There is also the issue, already discussed above, of privileging white working-class men by organising solely from a Marxist standpoint.  Affecting both kinds of class-based organising is the fact that other oppressed peoples may simply have different priorities.  Women may feel that sexism is more significant; people of colour may feel that racism is more significant.  They may feel that sexism and/or racism is why they’re poor.  Any class-based movement has to figure out how to reach out to these people and work with them – and not just lecture them about how wrong they are.  I think organising along the Liberal definition of class probably makes this easier.  Women who see sexism as the reason they are poor will still get involved in an anti-poverty  movement, but may not want to be involved in an anti-capitalist movement they don’t see as reflecting their reality.  

My solution is that we should be organising along both definitions of class.  Ultimately, despite my criticisms, I believe the Marxist definition is more transformative, but the Liberal definition is more inclusive and provides an answer to the plight of impoverished people who do not fall under the Marxist definition of working-class.  
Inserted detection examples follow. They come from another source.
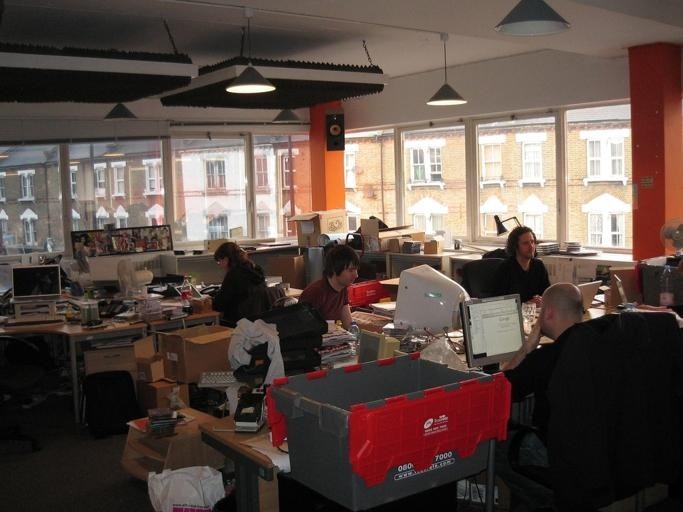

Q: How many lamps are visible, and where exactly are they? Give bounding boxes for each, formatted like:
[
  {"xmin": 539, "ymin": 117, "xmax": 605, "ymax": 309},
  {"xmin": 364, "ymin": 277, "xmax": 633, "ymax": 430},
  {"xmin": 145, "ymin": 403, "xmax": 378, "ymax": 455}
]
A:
[
  {"xmin": 427, "ymin": 32, "xmax": 469, "ymax": 106},
  {"xmin": 225, "ymin": 7, "xmax": 277, "ymax": 93},
  {"xmin": 492, "ymin": 0, "xmax": 572, "ymax": 37},
  {"xmin": 104, "ymin": 99, "xmax": 139, "ymax": 120},
  {"xmin": 494, "ymin": 214, "xmax": 522, "ymax": 236},
  {"xmin": 273, "ymin": 105, "xmax": 304, "ymax": 124}
]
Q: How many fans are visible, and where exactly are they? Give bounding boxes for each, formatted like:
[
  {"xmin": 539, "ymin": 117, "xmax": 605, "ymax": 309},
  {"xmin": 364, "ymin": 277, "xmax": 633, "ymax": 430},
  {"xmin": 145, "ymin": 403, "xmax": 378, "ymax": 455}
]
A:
[{"xmin": 659, "ymin": 216, "xmax": 683, "ymax": 256}]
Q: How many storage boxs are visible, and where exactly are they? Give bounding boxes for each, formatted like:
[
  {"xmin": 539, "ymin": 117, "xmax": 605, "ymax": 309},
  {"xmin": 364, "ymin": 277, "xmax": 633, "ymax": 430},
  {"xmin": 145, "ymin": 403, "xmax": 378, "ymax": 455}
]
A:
[
  {"xmin": 361, "ymin": 219, "xmax": 426, "ymax": 253},
  {"xmin": 149, "ymin": 323, "xmax": 235, "ymax": 385},
  {"xmin": 264, "ymin": 354, "xmax": 508, "ymax": 512},
  {"xmin": 288, "ymin": 209, "xmax": 350, "ymax": 245},
  {"xmin": 138, "ymin": 355, "xmax": 165, "ymax": 384},
  {"xmin": 641, "ymin": 252, "xmax": 683, "ymax": 309},
  {"xmin": 136, "ymin": 379, "xmax": 191, "ymax": 411}
]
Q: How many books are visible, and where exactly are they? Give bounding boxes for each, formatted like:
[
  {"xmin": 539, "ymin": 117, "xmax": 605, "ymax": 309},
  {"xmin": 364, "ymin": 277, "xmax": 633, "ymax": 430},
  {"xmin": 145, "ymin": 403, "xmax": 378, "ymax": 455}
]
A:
[
  {"xmin": 314, "ymin": 322, "xmax": 357, "ymax": 366},
  {"xmin": 382, "ymin": 322, "xmax": 418, "ymax": 352},
  {"xmin": 127, "ymin": 404, "xmax": 198, "ymax": 440},
  {"xmin": 92, "ymin": 339, "xmax": 134, "ymax": 348},
  {"xmin": 537, "ymin": 239, "xmax": 582, "ymax": 256},
  {"xmin": 60, "ymin": 260, "xmax": 188, "ymax": 328}
]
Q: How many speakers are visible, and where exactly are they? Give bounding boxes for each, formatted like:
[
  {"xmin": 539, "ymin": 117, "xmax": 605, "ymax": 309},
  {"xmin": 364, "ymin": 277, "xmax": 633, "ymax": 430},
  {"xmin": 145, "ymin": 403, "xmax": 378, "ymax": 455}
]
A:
[{"xmin": 326, "ymin": 109, "xmax": 345, "ymax": 151}]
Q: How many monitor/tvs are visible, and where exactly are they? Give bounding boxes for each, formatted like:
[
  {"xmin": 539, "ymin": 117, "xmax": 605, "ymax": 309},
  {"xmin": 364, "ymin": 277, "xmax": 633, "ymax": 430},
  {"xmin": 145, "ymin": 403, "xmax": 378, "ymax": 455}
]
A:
[
  {"xmin": 459, "ymin": 293, "xmax": 525, "ymax": 374},
  {"xmin": 393, "ymin": 264, "xmax": 470, "ymax": 336},
  {"xmin": 360, "ymin": 329, "xmax": 400, "ymax": 363},
  {"xmin": 12, "ymin": 264, "xmax": 61, "ymax": 298}
]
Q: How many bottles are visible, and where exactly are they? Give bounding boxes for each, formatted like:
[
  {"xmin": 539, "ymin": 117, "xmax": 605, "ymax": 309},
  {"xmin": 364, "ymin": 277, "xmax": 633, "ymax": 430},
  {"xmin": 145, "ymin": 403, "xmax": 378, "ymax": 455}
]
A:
[
  {"xmin": 657, "ymin": 264, "xmax": 675, "ymax": 308},
  {"xmin": 81, "ymin": 291, "xmax": 91, "ymax": 323},
  {"xmin": 180, "ymin": 275, "xmax": 193, "ymax": 315},
  {"xmin": 348, "ymin": 321, "xmax": 359, "ymax": 335}
]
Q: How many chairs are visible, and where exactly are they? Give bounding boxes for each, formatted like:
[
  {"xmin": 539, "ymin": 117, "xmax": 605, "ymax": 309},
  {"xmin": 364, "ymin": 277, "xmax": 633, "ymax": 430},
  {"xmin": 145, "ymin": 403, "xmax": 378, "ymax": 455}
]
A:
[
  {"xmin": 272, "ymin": 295, "xmax": 303, "ymax": 311},
  {"xmin": 501, "ymin": 314, "xmax": 682, "ymax": 511},
  {"xmin": 240, "ymin": 287, "xmax": 284, "ymax": 319},
  {"xmin": 460, "ymin": 257, "xmax": 505, "ymax": 294}
]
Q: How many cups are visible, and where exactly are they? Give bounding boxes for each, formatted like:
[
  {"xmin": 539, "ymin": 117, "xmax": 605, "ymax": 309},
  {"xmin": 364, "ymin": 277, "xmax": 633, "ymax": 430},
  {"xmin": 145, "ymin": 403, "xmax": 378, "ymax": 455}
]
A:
[
  {"xmin": 522, "ymin": 302, "xmax": 535, "ymax": 332},
  {"xmin": 454, "ymin": 239, "xmax": 462, "ymax": 250}
]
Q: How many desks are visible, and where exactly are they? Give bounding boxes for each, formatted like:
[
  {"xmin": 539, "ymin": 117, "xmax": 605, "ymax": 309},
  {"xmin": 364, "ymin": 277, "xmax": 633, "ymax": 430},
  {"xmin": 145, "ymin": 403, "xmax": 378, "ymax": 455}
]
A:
[
  {"xmin": 146, "ymin": 285, "xmax": 305, "ymax": 331},
  {"xmin": 158, "ymin": 245, "xmax": 301, "ymax": 281},
  {"xmin": 0, "ymin": 318, "xmax": 149, "ymax": 425},
  {"xmin": 175, "ymin": 402, "xmax": 291, "ymax": 511}
]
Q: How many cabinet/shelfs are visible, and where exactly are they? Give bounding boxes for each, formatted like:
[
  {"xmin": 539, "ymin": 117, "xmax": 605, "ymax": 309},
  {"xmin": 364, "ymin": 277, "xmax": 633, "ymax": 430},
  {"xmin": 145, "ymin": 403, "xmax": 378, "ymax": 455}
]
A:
[
  {"xmin": 118, "ymin": 408, "xmax": 228, "ymax": 486},
  {"xmin": 80, "ymin": 333, "xmax": 156, "ymax": 384},
  {"xmin": 355, "ymin": 251, "xmax": 389, "ymax": 278},
  {"xmin": 387, "ymin": 252, "xmax": 446, "ymax": 283},
  {"xmin": 448, "ymin": 256, "xmax": 482, "ymax": 285}
]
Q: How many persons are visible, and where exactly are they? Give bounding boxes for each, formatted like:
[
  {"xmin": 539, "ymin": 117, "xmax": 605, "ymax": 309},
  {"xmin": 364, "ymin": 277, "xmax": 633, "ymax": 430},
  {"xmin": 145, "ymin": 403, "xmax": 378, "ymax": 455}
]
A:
[
  {"xmin": 69, "ymin": 227, "xmax": 171, "ymax": 257},
  {"xmin": 203, "ymin": 242, "xmax": 271, "ymax": 328},
  {"xmin": 479, "ymin": 226, "xmax": 551, "ymax": 305},
  {"xmin": 297, "ymin": 244, "xmax": 359, "ymax": 329},
  {"xmin": 500, "ymin": 280, "xmax": 585, "ymax": 512}
]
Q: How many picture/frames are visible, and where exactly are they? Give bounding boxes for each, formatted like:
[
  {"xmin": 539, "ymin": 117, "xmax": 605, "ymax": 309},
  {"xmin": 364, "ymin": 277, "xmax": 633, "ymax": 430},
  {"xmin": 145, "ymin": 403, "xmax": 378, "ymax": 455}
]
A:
[{"xmin": 70, "ymin": 225, "xmax": 173, "ymax": 259}]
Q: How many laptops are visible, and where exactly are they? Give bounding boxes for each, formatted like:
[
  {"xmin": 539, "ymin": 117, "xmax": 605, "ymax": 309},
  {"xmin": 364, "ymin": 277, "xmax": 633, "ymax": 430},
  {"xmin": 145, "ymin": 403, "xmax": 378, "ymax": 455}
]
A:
[
  {"xmin": 613, "ymin": 273, "xmax": 639, "ymax": 310},
  {"xmin": 535, "ymin": 280, "xmax": 603, "ymax": 313}
]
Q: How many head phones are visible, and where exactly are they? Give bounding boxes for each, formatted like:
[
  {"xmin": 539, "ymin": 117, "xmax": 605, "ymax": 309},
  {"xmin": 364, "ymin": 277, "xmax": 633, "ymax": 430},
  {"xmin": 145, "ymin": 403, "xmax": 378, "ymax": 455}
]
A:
[{"xmin": 508, "ymin": 227, "xmax": 537, "ymax": 257}]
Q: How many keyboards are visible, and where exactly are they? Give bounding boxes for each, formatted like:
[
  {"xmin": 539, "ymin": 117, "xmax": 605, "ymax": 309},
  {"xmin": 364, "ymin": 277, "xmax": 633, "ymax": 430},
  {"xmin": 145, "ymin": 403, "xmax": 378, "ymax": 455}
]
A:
[
  {"xmin": 198, "ymin": 370, "xmax": 237, "ymax": 387},
  {"xmin": 8, "ymin": 314, "xmax": 65, "ymax": 326}
]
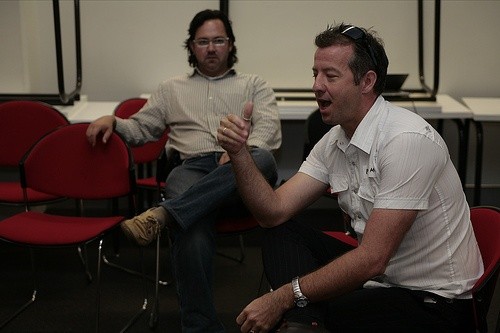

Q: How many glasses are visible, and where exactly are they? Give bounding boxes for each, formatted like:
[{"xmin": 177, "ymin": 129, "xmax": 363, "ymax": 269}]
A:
[
  {"xmin": 328, "ymin": 25, "xmax": 379, "ymax": 70},
  {"xmin": 191, "ymin": 37, "xmax": 230, "ymax": 47}
]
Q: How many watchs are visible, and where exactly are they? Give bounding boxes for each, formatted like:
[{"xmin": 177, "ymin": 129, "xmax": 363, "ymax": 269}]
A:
[{"xmin": 291, "ymin": 276, "xmax": 309, "ymax": 308}]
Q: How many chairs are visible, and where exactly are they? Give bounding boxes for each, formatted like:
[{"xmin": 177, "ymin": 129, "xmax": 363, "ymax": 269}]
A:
[{"xmin": 0, "ymin": 97, "xmax": 500, "ymax": 333}]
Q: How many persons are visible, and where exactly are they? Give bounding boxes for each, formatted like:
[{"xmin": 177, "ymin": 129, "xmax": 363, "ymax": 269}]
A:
[
  {"xmin": 86, "ymin": 9, "xmax": 283, "ymax": 333},
  {"xmin": 218, "ymin": 21, "xmax": 485, "ymax": 333}
]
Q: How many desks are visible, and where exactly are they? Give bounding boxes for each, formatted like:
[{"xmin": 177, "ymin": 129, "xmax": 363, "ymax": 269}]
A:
[{"xmin": 0, "ymin": 0, "xmax": 500, "ymax": 207}]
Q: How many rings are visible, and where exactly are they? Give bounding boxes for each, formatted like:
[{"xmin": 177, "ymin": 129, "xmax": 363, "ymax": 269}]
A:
[
  {"xmin": 243, "ymin": 115, "xmax": 253, "ymax": 122},
  {"xmin": 222, "ymin": 126, "xmax": 228, "ymax": 134}
]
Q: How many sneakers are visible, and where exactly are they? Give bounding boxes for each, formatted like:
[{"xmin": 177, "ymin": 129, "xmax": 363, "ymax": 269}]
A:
[{"xmin": 120, "ymin": 208, "xmax": 164, "ymax": 245}]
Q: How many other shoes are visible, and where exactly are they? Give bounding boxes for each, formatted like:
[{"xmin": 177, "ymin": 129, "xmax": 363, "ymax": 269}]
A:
[{"xmin": 270, "ymin": 320, "xmax": 329, "ymax": 333}]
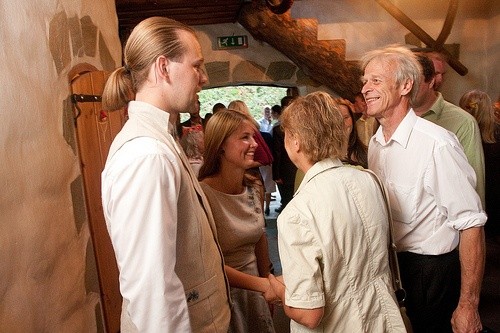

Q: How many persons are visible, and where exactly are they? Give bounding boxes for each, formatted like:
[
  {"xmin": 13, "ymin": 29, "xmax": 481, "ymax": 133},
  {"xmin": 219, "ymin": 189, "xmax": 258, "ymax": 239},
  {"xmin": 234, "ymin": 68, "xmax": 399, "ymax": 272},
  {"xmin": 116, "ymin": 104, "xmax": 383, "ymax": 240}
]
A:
[
  {"xmin": 102, "ymin": 17, "xmax": 242, "ymax": 333},
  {"xmin": 460, "ymin": 91, "xmax": 500, "ymax": 333},
  {"xmin": 334, "ymin": 92, "xmax": 378, "ymax": 168},
  {"xmin": 198, "ymin": 110, "xmax": 285, "ymax": 333},
  {"xmin": 177, "ymin": 100, "xmax": 274, "ymax": 178},
  {"xmin": 263, "ymin": 91, "xmax": 409, "ymax": 333},
  {"xmin": 258, "ymin": 84, "xmax": 300, "ymax": 216},
  {"xmin": 362, "ymin": 45, "xmax": 487, "ymax": 333},
  {"xmin": 410, "ymin": 53, "xmax": 486, "ymax": 210}
]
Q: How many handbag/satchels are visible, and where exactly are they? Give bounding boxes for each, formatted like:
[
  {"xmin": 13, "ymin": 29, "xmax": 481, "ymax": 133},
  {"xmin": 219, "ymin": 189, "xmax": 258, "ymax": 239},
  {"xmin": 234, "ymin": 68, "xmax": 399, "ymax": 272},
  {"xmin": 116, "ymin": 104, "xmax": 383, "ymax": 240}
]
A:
[{"xmin": 400, "ymin": 307, "xmax": 415, "ymax": 333}]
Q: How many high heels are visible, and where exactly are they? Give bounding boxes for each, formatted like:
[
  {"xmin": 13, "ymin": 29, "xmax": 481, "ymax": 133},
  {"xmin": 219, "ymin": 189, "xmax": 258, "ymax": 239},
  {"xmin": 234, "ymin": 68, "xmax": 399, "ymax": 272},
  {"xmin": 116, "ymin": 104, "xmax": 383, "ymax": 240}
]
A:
[{"xmin": 265, "ymin": 207, "xmax": 270, "ymax": 215}]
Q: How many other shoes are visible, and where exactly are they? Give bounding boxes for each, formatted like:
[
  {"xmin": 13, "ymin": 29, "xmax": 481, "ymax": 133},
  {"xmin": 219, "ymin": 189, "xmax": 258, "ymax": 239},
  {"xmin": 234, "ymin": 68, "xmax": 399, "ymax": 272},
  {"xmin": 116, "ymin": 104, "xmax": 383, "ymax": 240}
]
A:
[
  {"xmin": 275, "ymin": 207, "xmax": 283, "ymax": 213},
  {"xmin": 270, "ymin": 195, "xmax": 276, "ymax": 198},
  {"xmin": 270, "ymin": 199, "xmax": 276, "ymax": 201}
]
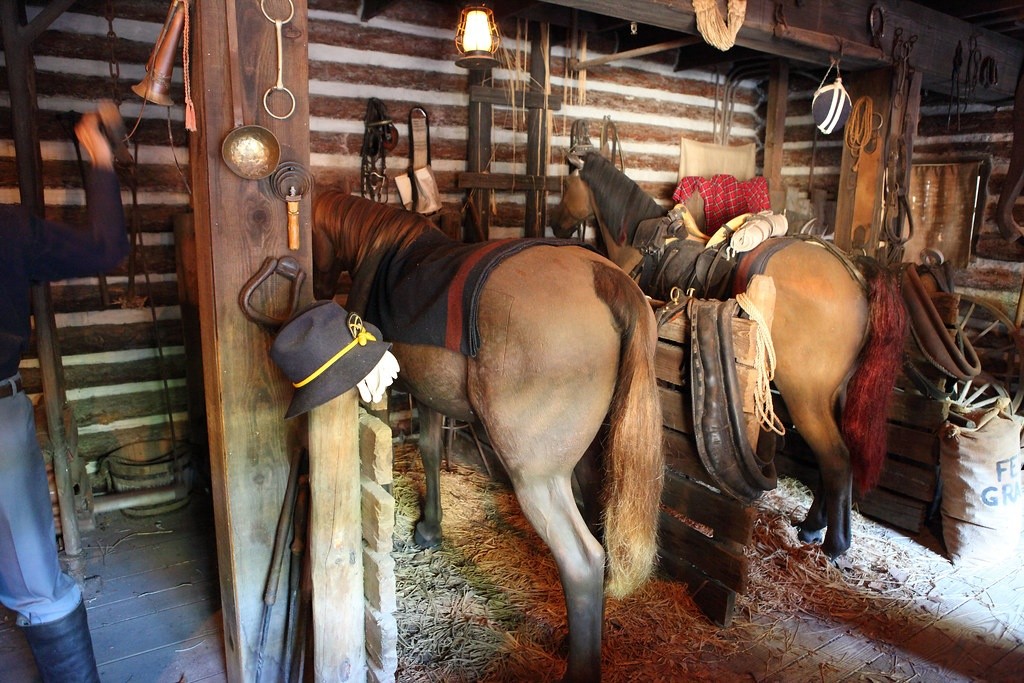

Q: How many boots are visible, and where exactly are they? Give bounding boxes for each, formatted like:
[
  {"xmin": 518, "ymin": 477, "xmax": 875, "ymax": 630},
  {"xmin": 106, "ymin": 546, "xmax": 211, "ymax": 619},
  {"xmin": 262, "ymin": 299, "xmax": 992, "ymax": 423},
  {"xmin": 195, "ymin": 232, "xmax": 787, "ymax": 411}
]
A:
[{"xmin": 15, "ymin": 592, "xmax": 101, "ymax": 683}]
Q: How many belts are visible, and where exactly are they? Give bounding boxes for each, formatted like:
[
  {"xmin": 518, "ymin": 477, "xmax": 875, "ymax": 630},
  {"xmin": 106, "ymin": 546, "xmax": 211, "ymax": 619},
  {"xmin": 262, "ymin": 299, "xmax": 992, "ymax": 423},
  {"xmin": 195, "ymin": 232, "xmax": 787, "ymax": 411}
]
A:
[{"xmin": 0, "ymin": 378, "xmax": 23, "ymax": 399}]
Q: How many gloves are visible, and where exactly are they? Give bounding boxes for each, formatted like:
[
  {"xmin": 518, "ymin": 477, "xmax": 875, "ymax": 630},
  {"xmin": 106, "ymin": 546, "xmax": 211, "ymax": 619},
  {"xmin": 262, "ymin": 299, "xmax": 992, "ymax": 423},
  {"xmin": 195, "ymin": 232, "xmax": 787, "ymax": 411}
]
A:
[{"xmin": 357, "ymin": 350, "xmax": 400, "ymax": 403}]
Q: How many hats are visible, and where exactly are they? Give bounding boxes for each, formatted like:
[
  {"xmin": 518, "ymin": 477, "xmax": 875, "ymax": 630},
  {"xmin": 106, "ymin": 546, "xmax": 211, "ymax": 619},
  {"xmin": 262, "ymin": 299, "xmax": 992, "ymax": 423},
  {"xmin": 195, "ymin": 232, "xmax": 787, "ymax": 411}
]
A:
[{"xmin": 269, "ymin": 300, "xmax": 393, "ymax": 419}]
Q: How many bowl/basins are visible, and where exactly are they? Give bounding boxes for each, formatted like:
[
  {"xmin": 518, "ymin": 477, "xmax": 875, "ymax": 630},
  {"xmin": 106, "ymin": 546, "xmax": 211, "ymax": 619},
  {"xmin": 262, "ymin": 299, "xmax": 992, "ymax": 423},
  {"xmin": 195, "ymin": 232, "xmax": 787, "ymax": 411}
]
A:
[{"xmin": 222, "ymin": 124, "xmax": 279, "ymax": 180}]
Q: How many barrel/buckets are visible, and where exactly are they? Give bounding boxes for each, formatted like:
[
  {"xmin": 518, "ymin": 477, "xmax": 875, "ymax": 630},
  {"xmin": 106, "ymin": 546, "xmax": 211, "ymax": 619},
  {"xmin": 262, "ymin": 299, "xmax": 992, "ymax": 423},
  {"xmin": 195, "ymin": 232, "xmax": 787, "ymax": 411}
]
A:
[{"xmin": 107, "ymin": 439, "xmax": 190, "ymax": 517}]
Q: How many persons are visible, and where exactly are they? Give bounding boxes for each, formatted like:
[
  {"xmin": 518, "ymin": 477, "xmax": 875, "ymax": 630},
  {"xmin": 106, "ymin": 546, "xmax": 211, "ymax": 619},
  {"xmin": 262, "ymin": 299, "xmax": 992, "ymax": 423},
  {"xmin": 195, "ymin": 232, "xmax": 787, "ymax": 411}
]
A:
[{"xmin": 0, "ymin": 111, "xmax": 128, "ymax": 683}]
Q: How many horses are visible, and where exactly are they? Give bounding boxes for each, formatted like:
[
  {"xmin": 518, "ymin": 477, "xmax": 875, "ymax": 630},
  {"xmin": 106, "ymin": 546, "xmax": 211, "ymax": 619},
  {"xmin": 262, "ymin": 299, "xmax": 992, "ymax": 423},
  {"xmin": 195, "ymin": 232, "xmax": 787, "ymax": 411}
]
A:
[
  {"xmin": 550, "ymin": 143, "xmax": 911, "ymax": 565},
  {"xmin": 312, "ymin": 178, "xmax": 666, "ymax": 682}
]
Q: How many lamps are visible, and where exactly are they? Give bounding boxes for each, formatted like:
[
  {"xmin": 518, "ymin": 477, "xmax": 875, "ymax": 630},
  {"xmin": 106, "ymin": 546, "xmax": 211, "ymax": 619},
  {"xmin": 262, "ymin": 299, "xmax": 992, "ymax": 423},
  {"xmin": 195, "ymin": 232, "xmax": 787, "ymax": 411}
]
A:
[{"xmin": 454, "ymin": 0, "xmax": 502, "ymax": 69}]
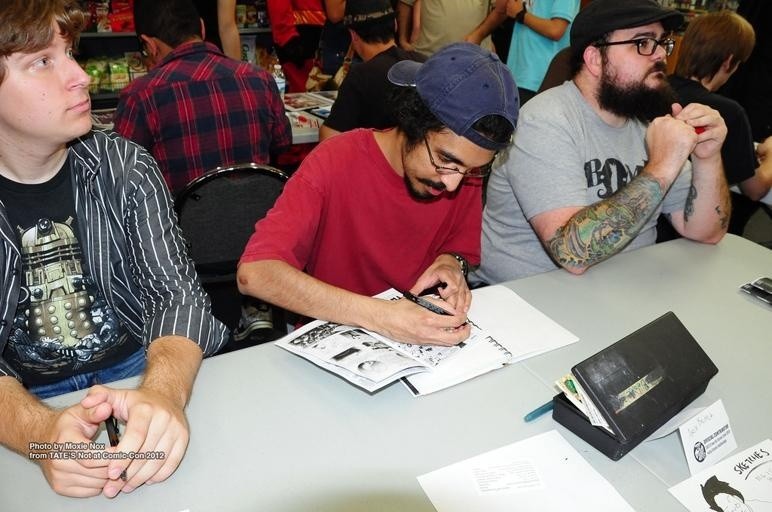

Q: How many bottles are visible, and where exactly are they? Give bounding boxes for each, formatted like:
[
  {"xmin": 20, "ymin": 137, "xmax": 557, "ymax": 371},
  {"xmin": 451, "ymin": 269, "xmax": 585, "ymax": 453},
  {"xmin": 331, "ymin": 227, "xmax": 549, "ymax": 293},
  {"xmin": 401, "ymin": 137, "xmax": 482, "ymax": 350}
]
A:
[{"xmin": 271, "ymin": 65, "xmax": 285, "ymax": 104}]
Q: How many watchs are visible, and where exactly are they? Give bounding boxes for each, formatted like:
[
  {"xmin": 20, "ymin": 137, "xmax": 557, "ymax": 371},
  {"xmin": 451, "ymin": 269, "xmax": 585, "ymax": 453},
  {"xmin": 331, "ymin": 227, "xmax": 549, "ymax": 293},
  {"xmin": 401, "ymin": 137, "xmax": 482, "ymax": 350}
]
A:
[{"xmin": 450, "ymin": 253, "xmax": 470, "ymax": 276}]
I think here it is important to differentiate between short-term and long-term goals.  While both kind of organising should go on simultaneously, in the short-term, the Liberal definition is in my opinion more useful.  It allows the linking together of various groups and social movements, and for increased popular education.  It allows us to improve the material conditions of the lives of small business owners, for example (because no one should be struggling to make ends meet), while working to convince said small business owners of the wonders of anti-capitalism.    Alot of these changes will happen in the short-term within the system – I would favour, for example, government help to small business owners provided certain workplace conditions are met.  This may not be revolutionary in the short-term, but the revolution is unlikely to happen tomorrow and small businesses not only provide jobs, but their owners should be able to pay their heating bills.  In the long-term, organising along Marxist lines is more transformative, but the use of the Liberal definition in the short-term should have allowed us to integrate small business owners, professionals and farmers into our revolutionary society.